* TEKST:
******
Art. 401.§ 1. In de vierdagenweekregeling kan de ambtenaar niet de toelating krijgen om verminderde prestaties te verrichten om ongeacht welke reden, behalve om gezondheidsredenen. Hij kan zich ook niet beroepen op een regeling van halftijdse loopbaanonderbreking. § 2. De vierdagenweekregeling wordt geschorst wanneer de ambtenaar in aanmerking komt voor één van de volgende verloven : 1° bevallingsverlof;2° ouderschapsverlof;3° verlof om dwingende redenen van familiaal belang;4° verlof om zich kandidaat te stellen voor verkiezingen van de federale wetgevende kamers, gewest- en gemeenschapsraden of provincieraden;5° verlof voor de opvang met het oog op adoptie;6° verlof wegens loopbaanonderbreking om palliatieve zorg te verstrekken. De ambtenaar die afwezig is wegens een verlof bedoeld in het eerste lid is tijdens dat verlof niet langer onderworpen aan de bepalingen van de vierdagenweekregeling maar aan de bepalingen waaronder het verlof dat hij geniet, valt. In dat geval wordt het weddecomplement vermenigvuldigd met een breukgetal waarvan de teller het aantal tijdens die periode gepresteerde dagen vertegenwoordigt, en de noemer het aantal dagen die gepresteerd zouden zijn indien het verlof niet was toegekend. Afdeling IV. - Vervroegde halftijdse uittreding
Art. 402.De ambtenaren hebben het recht om halftijds te werken tijdens een ononderbroken periode van maximum vijf jaar vóór de datum waarop ze al dan niet vroegtijdig in ruste worden gesteld.
De toekenning van dat recht wordt afhankelijk gemaakt van de indiening door de ambtenaar van een aanvraag waarin hij de datum vaststelt waarop hij in ruste gesteld wenst te worden.
Na indiening van die aanvraag kan hij niet meer de op de datum van inrustestelling terugkomen, behalve indien die datum om ongeacht welke reden vooruitgeschoven wordt.
******
* AANGELEVERDE VERMELDINGEN:
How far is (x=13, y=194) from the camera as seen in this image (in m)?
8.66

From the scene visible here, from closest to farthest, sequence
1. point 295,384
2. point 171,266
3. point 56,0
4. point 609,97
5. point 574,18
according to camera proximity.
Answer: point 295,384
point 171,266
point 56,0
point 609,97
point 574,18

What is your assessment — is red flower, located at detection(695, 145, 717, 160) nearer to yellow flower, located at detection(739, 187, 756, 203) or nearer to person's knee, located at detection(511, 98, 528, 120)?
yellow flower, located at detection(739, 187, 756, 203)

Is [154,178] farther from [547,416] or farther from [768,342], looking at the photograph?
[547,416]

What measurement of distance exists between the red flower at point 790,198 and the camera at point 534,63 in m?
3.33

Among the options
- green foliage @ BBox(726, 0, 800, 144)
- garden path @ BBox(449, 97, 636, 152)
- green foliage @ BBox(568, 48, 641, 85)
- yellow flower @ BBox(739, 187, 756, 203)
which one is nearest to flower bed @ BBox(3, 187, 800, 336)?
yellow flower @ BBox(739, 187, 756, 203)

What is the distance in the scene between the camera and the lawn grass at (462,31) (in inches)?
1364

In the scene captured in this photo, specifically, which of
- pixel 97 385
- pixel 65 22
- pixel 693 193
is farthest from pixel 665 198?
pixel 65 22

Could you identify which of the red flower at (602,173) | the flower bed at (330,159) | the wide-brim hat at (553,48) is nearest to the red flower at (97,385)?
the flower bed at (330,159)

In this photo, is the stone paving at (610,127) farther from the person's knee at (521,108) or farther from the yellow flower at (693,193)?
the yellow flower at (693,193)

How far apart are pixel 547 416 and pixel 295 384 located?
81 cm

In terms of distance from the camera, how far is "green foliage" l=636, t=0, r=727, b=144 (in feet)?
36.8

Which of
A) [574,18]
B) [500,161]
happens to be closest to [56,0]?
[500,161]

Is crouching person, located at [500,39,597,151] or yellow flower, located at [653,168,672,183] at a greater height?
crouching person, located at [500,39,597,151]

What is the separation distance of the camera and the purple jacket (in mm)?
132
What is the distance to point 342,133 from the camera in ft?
******
* GEBRUIK DE INFORMATIE:
A. Beantwoord met behulp van de wettekst:
(i) Om welke reden kan een ambtenaar in de vierdagenweekregeling wel toelating krijgen om verminderde prestaties te verrichten?
(ii) Hoe lang mag de ononderbroken periode van halftijds werken vóór de inrustestelling maximaal duren?
(iii) Welke datum legt de ambtenaar vast in zijn aanvraag voor vervroegde halftijdse uittreding?
B. Neem uit de wettekst letterlijk over wat staat tussen "Na indiening van" en "reden vooruitgeschoven wordt.", beide inbegrepen.
De vermeldingen staan los van de wettekst.

* GENUMMERDE ANTWOORDEN:
A.
(i) Om gezondheidsredenen.
(ii) Maximum vijf jaar.
(iii) De datum waarop hij in ruste gesteld wenst te worden.

B.
Na indiening van die aanvraag kan hij niet meer de op de datum van inrustestelling terugkomen, behalve indien die datum om ongeacht welke reden vooruitgeschoven wordt.